Repeat exactly the opening lines of the records, ending with the line that contains "Δt(171Å) +0/+60/+72 min".

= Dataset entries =
*** Begin section ***

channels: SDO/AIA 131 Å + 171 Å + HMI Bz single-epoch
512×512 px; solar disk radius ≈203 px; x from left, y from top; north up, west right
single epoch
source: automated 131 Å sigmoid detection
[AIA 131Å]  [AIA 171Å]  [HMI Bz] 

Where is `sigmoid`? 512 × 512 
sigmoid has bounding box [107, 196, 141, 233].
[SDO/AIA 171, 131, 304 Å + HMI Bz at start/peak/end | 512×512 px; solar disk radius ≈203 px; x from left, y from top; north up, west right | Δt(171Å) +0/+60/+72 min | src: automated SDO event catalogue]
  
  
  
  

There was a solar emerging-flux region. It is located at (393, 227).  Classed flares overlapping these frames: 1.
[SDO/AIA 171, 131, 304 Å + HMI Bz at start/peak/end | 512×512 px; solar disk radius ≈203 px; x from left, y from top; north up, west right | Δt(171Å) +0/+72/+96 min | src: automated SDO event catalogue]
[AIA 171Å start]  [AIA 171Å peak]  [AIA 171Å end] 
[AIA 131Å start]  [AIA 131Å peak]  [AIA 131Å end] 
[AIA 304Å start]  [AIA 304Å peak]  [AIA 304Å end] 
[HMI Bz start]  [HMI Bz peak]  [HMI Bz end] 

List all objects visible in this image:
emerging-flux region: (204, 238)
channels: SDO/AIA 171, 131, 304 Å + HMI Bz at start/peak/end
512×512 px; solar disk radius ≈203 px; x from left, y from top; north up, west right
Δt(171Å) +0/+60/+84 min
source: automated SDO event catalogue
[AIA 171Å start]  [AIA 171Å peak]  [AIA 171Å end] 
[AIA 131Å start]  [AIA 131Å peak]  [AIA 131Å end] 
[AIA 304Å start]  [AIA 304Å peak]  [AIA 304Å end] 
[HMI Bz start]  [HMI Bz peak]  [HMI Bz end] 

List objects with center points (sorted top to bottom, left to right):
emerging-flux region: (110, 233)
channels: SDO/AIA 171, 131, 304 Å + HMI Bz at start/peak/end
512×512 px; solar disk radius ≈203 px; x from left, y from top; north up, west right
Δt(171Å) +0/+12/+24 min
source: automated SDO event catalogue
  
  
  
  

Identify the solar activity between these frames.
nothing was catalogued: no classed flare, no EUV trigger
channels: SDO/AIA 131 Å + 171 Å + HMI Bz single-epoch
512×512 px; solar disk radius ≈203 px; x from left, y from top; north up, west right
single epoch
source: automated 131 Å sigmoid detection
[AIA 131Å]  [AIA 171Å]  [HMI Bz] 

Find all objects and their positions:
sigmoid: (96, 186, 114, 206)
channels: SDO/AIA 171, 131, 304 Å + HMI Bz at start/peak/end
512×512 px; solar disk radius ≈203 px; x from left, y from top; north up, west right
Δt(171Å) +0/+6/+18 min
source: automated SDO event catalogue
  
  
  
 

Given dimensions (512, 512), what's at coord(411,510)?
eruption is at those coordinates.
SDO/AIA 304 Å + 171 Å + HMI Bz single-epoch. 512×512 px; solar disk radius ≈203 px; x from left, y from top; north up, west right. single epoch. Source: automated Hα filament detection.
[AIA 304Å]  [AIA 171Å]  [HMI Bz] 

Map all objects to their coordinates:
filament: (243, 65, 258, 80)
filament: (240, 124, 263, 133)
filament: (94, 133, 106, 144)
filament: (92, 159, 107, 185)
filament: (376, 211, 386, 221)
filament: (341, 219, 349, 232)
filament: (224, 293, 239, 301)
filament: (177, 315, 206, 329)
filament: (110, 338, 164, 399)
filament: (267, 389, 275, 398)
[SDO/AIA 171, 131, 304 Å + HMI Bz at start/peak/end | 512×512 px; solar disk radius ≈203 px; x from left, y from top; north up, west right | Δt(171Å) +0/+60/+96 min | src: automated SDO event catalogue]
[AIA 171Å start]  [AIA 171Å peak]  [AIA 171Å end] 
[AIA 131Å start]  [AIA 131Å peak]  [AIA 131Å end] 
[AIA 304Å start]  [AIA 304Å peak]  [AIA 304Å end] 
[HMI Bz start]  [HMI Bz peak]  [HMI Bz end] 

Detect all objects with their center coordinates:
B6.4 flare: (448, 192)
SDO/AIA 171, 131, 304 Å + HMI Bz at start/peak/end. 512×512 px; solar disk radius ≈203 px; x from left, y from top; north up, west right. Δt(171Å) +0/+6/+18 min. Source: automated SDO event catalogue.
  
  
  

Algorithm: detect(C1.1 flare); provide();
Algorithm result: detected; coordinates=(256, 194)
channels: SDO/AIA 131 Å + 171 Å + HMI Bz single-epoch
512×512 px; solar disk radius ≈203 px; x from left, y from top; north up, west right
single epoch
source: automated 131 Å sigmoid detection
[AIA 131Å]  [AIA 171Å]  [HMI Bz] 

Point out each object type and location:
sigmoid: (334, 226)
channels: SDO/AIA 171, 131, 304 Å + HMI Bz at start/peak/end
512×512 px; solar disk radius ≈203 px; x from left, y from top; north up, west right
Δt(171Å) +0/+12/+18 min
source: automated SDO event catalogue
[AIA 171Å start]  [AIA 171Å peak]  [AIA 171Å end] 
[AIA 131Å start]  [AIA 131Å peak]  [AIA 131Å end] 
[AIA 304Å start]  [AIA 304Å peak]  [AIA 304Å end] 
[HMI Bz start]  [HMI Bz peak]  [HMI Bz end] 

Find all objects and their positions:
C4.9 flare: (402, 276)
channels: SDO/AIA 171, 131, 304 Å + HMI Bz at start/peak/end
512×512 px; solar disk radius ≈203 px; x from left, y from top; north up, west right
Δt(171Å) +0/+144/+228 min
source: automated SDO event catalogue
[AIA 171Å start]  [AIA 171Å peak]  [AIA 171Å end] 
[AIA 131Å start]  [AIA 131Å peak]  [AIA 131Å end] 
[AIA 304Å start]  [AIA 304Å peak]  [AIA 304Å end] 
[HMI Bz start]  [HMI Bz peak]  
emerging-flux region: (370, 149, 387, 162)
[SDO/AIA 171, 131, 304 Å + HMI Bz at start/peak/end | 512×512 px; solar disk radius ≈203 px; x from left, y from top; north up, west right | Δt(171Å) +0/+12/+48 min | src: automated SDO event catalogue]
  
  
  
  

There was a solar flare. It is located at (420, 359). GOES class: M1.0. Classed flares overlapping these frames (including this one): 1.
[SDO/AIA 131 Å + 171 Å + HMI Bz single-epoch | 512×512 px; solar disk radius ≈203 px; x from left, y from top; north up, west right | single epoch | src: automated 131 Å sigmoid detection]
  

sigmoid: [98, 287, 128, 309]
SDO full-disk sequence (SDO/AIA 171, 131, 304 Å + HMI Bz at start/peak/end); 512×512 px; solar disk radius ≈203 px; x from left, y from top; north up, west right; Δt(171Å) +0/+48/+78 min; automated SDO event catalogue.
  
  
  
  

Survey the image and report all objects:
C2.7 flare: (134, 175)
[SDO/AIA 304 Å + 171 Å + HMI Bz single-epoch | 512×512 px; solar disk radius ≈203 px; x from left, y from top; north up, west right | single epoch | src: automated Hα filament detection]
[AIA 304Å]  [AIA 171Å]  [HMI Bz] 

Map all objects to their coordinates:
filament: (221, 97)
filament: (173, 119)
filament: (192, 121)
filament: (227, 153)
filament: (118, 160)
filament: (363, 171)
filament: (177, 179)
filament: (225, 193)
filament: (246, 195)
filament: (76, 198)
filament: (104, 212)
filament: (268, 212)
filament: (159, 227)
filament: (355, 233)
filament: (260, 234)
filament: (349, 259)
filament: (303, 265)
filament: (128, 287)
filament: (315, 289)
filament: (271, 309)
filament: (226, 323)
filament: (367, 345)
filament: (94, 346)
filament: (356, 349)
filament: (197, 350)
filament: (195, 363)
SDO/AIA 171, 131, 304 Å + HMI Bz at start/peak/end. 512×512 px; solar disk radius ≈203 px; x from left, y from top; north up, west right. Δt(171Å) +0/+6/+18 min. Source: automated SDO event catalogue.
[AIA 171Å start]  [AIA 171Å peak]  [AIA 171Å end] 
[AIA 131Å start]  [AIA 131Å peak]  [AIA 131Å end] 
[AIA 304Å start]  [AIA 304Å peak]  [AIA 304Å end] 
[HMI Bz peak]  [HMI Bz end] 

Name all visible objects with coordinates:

*** End section ***

= COMPLETED TASK =
channels: SDO/AIA 131 Å + 171 Å + HMI Bz single-epoch
512×512 px; solar disk radius ≈203 px; x from left, y from top; north up, west right
single epoch
source: automated 131 Å sigmoid detection
[AIA 131Å]  [AIA 171Å]  [HMI Bz] 

Where is `sigmoid`? 512 × 512 
sigmoid has bounding box [107, 196, 141, 233].
[SDO/AIA 171, 131, 304 Å + HMI Bz at start/peak/end | 512×512 px; solar disk radius ≈203 px; x from left, y from top; north up, west right | Δt(171Å) +0/+60/+72 min | src: automated SDO event catalogue]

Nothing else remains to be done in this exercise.